また、折しもここ数日、自民党が携帯電話に課税する案を検討しているというニュースがネット上で議論を呼んでいます。将来的に本当に導入されるのかどうかは定かではありませんが、そういう可能性もあるからこそ、たとえば今回紹介したような手段を個人個人がリサーチして、自分に合った方法で対応していくべきとも言えると思います。
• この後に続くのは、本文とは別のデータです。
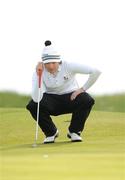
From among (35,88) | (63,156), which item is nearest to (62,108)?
(35,88)

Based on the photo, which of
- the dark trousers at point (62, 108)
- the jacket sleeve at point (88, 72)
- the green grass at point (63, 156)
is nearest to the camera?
the green grass at point (63, 156)

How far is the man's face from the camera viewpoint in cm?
609

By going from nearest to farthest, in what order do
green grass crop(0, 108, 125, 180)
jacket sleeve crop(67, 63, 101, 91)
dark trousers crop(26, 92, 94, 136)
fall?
green grass crop(0, 108, 125, 180) < jacket sleeve crop(67, 63, 101, 91) < dark trousers crop(26, 92, 94, 136)

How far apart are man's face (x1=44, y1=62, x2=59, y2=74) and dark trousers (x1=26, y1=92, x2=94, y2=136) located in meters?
0.32

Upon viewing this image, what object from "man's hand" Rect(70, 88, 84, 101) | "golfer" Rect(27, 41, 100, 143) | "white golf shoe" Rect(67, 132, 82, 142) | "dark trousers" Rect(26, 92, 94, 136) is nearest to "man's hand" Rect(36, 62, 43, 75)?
"golfer" Rect(27, 41, 100, 143)

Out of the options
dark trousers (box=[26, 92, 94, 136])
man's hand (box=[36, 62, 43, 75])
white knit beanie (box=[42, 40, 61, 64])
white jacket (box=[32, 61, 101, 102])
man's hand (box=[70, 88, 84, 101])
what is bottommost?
dark trousers (box=[26, 92, 94, 136])

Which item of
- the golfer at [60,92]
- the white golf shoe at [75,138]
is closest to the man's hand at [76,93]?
the golfer at [60,92]

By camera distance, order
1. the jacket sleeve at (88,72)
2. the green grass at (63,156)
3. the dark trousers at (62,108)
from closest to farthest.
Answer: the green grass at (63,156), the jacket sleeve at (88,72), the dark trousers at (62,108)

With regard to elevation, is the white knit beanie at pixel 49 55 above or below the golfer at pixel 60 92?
above

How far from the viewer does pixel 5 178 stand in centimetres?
320

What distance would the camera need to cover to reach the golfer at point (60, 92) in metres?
6.12

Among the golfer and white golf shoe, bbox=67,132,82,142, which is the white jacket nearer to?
the golfer

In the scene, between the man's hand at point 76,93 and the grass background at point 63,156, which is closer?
the grass background at point 63,156

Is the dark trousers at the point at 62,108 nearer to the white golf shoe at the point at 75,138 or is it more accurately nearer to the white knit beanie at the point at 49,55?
the white golf shoe at the point at 75,138
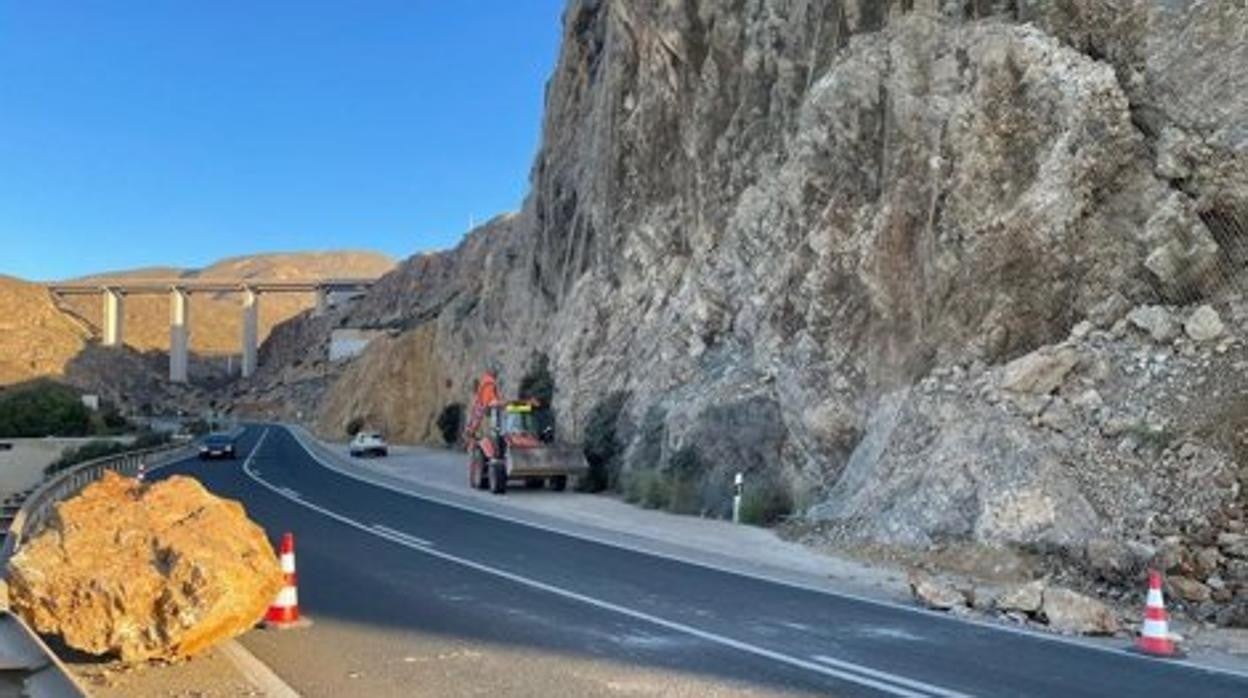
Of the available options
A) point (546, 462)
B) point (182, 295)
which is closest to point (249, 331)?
point (182, 295)

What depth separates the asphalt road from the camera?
862cm

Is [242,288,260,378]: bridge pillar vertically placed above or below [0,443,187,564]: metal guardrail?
above

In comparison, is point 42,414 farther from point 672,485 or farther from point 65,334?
point 672,485

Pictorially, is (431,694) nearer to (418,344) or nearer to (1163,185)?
(1163,185)

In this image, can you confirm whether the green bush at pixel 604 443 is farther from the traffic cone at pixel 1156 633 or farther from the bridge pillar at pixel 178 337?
the bridge pillar at pixel 178 337

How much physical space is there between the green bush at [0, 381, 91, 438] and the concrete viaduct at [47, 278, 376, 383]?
6679 cm

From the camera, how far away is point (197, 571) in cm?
842

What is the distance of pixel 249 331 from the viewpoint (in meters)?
154

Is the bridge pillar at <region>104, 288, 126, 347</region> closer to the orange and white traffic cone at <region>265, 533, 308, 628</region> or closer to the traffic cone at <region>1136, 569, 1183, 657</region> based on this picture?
the orange and white traffic cone at <region>265, 533, 308, 628</region>

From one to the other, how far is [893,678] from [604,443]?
2503cm

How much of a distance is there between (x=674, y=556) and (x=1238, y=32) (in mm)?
12693

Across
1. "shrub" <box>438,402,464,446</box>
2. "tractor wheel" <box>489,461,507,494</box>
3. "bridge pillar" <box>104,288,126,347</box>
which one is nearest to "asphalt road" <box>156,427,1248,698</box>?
"tractor wheel" <box>489,461,507,494</box>

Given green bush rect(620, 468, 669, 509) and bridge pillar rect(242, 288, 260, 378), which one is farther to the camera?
bridge pillar rect(242, 288, 260, 378)

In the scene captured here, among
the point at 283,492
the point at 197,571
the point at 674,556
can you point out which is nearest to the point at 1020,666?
the point at 197,571
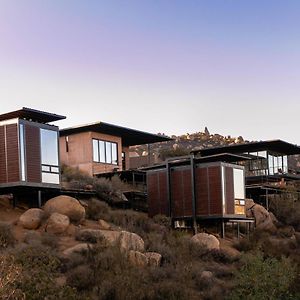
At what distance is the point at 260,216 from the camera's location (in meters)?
38.6

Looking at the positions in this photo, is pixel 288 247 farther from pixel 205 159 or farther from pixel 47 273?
pixel 47 273

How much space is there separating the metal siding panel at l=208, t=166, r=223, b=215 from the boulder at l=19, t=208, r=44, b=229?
A: 35.6 ft

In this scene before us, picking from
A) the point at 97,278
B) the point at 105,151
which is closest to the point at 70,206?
the point at 97,278

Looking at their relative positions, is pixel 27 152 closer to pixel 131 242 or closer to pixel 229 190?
pixel 131 242

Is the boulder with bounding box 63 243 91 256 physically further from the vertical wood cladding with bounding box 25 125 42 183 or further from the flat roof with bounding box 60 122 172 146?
the flat roof with bounding box 60 122 172 146

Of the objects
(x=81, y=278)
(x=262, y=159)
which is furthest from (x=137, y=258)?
(x=262, y=159)

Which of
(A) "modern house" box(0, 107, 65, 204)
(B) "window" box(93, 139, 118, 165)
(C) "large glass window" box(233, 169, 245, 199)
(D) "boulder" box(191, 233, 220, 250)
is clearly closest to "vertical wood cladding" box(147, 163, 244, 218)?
(C) "large glass window" box(233, 169, 245, 199)

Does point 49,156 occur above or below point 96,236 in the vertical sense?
above

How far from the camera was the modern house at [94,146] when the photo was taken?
45812 millimetres

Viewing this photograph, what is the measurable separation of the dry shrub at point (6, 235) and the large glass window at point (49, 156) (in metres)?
6.48

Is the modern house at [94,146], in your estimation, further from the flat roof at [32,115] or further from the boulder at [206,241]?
the boulder at [206,241]

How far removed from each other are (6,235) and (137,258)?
479cm

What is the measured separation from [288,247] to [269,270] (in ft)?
43.5

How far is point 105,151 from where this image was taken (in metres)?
47.4
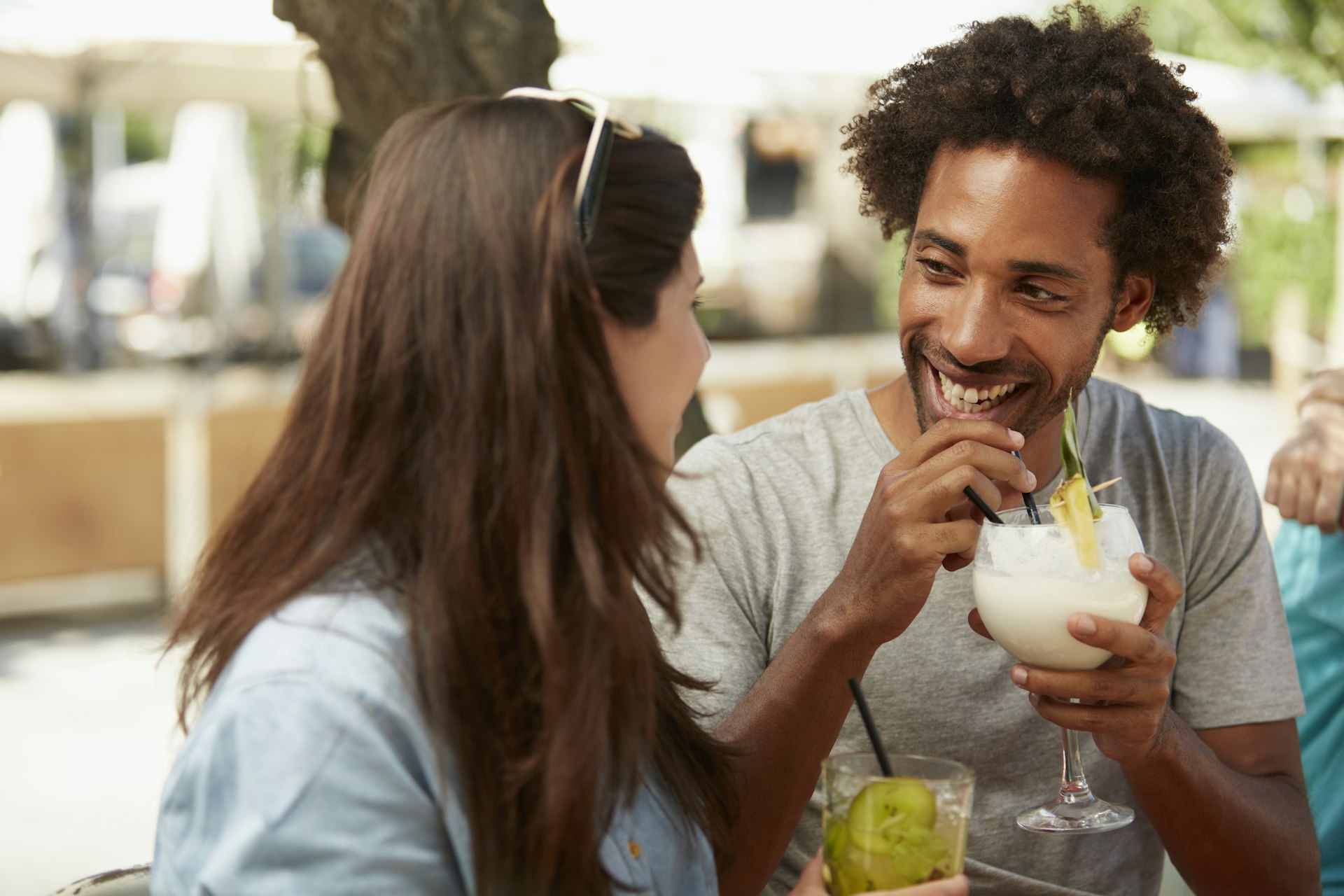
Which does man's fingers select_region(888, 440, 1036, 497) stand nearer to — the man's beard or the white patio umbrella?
the man's beard

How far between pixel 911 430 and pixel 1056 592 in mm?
591

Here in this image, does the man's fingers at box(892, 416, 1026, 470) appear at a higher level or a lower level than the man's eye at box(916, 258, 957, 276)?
lower

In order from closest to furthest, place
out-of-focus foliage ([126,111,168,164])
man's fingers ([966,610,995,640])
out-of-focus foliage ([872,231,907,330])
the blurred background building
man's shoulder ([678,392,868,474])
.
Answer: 1. man's fingers ([966,610,995,640])
2. man's shoulder ([678,392,868,474])
3. the blurred background building
4. out-of-focus foliage ([872,231,907,330])
5. out-of-focus foliage ([126,111,168,164])

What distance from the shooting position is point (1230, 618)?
2.45 m

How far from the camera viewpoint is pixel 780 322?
54.4 ft

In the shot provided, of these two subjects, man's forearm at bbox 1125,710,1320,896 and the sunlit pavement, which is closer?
man's forearm at bbox 1125,710,1320,896

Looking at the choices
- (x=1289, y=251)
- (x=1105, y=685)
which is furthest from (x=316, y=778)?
(x=1289, y=251)

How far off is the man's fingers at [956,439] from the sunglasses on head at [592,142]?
0.70 metres

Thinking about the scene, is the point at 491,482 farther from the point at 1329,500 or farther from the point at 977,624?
the point at 1329,500

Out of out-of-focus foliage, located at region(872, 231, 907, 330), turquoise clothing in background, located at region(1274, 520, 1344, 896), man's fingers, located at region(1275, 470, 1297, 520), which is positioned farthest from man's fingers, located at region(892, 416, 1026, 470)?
out-of-focus foliage, located at region(872, 231, 907, 330)

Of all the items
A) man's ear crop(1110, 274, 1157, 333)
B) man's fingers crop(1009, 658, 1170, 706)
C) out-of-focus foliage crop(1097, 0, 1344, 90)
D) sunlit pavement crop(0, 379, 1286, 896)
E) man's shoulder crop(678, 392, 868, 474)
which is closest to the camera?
man's fingers crop(1009, 658, 1170, 706)

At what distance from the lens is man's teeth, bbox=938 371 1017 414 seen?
2.35 meters

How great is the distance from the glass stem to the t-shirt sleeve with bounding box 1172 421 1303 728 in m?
0.38

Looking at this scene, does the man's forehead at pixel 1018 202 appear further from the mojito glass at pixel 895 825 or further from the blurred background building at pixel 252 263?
the mojito glass at pixel 895 825
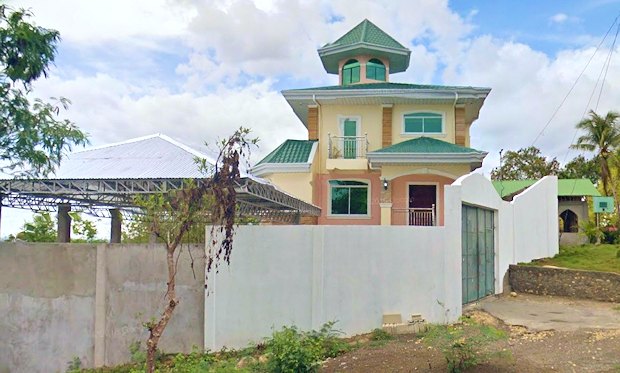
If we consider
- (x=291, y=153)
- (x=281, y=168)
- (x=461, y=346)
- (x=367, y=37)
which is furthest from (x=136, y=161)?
(x=367, y=37)

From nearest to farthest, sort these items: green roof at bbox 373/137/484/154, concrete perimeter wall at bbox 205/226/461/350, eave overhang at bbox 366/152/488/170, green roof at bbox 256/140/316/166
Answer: concrete perimeter wall at bbox 205/226/461/350
eave overhang at bbox 366/152/488/170
green roof at bbox 373/137/484/154
green roof at bbox 256/140/316/166

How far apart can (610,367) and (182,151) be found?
819cm

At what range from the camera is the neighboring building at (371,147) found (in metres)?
19.0

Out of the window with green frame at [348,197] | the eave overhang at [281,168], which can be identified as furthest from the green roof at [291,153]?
the window with green frame at [348,197]

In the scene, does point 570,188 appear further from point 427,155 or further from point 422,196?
point 427,155

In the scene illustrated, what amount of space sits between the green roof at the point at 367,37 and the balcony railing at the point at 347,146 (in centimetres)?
459

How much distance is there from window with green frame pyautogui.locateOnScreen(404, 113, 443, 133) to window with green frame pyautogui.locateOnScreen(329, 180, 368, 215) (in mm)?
2668

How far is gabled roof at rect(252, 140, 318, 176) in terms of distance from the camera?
19.3 m

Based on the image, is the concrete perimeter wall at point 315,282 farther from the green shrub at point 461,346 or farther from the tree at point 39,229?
the tree at point 39,229

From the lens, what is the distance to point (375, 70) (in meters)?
22.9

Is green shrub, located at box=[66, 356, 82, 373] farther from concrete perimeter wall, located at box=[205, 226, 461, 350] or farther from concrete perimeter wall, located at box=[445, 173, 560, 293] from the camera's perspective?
concrete perimeter wall, located at box=[445, 173, 560, 293]

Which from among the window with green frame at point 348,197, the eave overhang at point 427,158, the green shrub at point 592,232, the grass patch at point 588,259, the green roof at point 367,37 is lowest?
the grass patch at point 588,259

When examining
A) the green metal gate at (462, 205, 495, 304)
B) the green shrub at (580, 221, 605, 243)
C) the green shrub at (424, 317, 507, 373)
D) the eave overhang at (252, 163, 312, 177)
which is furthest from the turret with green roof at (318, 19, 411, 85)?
the green shrub at (424, 317, 507, 373)

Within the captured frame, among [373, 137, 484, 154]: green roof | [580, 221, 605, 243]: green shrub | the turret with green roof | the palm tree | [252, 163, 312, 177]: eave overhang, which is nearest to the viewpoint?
[373, 137, 484, 154]: green roof
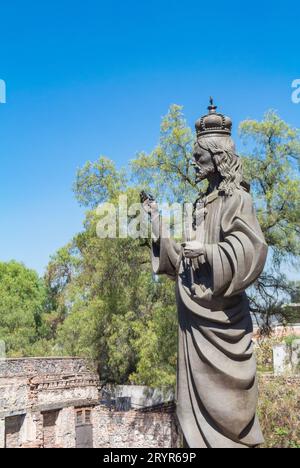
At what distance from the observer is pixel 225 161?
3.37 meters

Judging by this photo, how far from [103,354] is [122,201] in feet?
17.2

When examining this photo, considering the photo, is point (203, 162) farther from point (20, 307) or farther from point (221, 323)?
point (20, 307)

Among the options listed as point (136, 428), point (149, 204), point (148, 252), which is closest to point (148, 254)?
point (148, 252)

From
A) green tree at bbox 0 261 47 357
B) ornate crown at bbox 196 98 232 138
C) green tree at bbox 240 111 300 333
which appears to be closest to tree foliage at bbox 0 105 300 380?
green tree at bbox 240 111 300 333

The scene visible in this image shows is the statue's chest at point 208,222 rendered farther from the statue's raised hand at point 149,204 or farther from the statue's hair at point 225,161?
the statue's raised hand at point 149,204

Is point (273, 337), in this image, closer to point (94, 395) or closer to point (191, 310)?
point (94, 395)

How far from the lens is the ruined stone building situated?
15047mm

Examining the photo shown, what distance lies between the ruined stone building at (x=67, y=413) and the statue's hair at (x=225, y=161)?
11652 mm

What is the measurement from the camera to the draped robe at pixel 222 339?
299cm

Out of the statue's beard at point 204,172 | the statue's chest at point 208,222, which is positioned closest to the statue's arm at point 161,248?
the statue's chest at point 208,222

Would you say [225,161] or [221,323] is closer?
[221,323]

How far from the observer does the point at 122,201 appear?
12.7 meters

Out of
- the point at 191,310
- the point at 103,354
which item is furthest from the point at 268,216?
the point at 191,310

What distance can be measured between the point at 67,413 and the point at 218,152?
50.7 feet
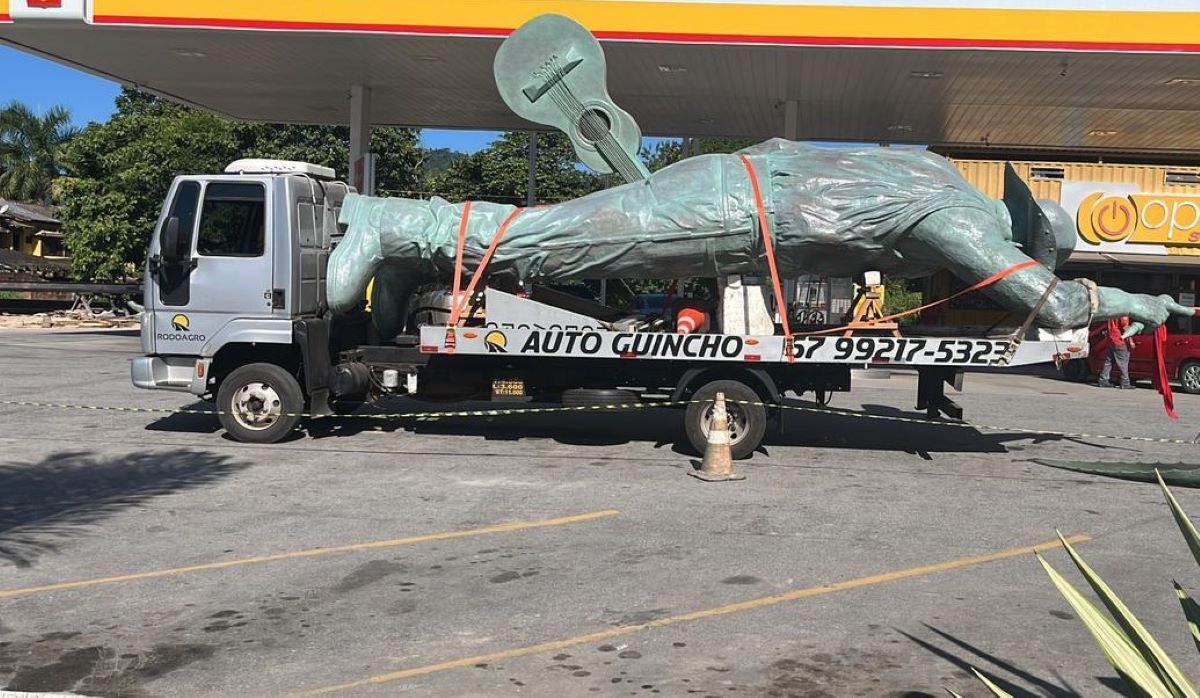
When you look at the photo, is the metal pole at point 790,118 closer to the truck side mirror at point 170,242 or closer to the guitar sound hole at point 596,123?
the guitar sound hole at point 596,123

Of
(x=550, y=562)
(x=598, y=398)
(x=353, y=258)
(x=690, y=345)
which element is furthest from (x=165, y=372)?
(x=550, y=562)

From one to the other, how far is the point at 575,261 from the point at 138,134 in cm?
2891

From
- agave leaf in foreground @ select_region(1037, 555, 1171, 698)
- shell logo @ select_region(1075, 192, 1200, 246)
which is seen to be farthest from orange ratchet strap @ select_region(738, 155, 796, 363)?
shell logo @ select_region(1075, 192, 1200, 246)

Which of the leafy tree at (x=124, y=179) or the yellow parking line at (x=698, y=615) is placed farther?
the leafy tree at (x=124, y=179)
思えば、たった5年前でさえAdobeのアプリケーションはパッケージ版で10万円以上払わないと買えませんでしたし、オンライン英会話もWiMAXやSkype等も今ほど発達していなかったので、高い携帯代や固定電話・固定インターネット代(さらには高い英会話の学費)を払わざるをえなかったわけで、そういう意味では、テクノロジーの発達の恩恵により、今は安く良質なサービスをより多く受けられるようになったとも言えるのです。

そういうわけで、特に若い人たちには是非こういうライフハックを通して、安く便利なサービスを最大限活用してスキルアップしてほしいと思います。